3-phosphoinositide-dependent protein kinase-1 (PDK1) functions downstream of phosphoinositide 3-kinase (PIK3) and activates members of the AGC family of protein kinases that are known to play crucial roles in physiological processes associated with cell metabolism, growth, proliferation and survival. Changes in the expression and activity of PDK1 and several AGC kinases have been linked to human disease, including cancer.
We used immunohistochemical analysis to determine PDK1 expression in 241 tumors from patients with breast cancer in which we had previously analyzed PIK3CA mutation status.
Moderate or high expression of PDK1 was observed in 213 of the 241 cases (88%). There was no correlation between PIK3CA mutation status and PDK1 overexpression.

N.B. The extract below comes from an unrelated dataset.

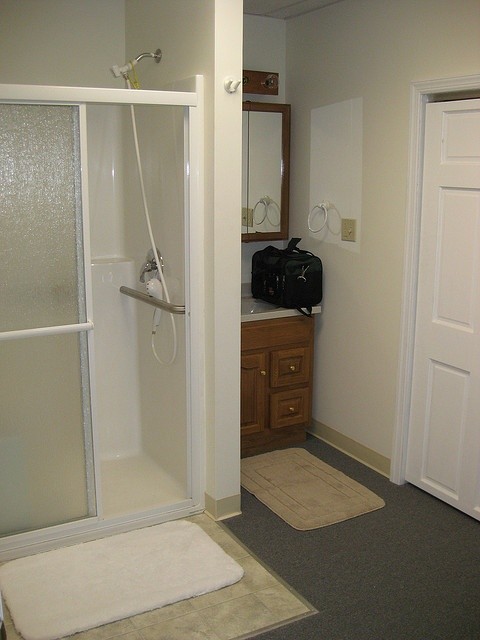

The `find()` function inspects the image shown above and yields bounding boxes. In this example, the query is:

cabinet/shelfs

Our findings indicate that PDK1 is independently activated in breast cancer and not only as part of the PIK3CA pathway, suggesting that PDK1 plays a specific and distinct role from the canonical PIK3/Akt pathway and promotes oncogenesis independently of AKT. Our data implicate PDK-1 and downstream components of the PDK-1 signaling pathway as promising therapeutic targets for the treatment of breast cancer.
3-磷酸肌醇依赖性蛋白激酶-1(PDK1)是磷酸肌醇 3-激酶(PI3K)的下游因子,可激活 AGC 蛋白激酶家族成员,这些激酶在与细胞代谢、生长、增殖和存活相关的生理过程中发挥着关键作用。PDK1 和几种 AGC 激酶的表达和活性变化与人类疾病有关,包括癌症。
我们使用免疫组织化学分析方法检测了 241 例乳腺癌患者肿瘤组织中 PDK1 的表达情况,这些患者的 PIK3CA 突变状态之前已进行了分析。
在 241 例病例中,有 213 例(88%)观察到 PDK1 中度或高度表达。PDK1 过表达与 PIK3CA 突变状态之间无相关性。
我们的研究结果表明,PDK1 在乳腺癌中独立激活,不仅是 PIK3CA 通路的一部分,这表明 PDK1 发挥了特定且独特的作用,不同于经典的 PI3K/Akt 通路,并独立于 AKT 促进肿瘤发生。我们的数据表明 PDK-1 及其下游信号通路组件是治疗乳腺癌的有前途的治疗靶点。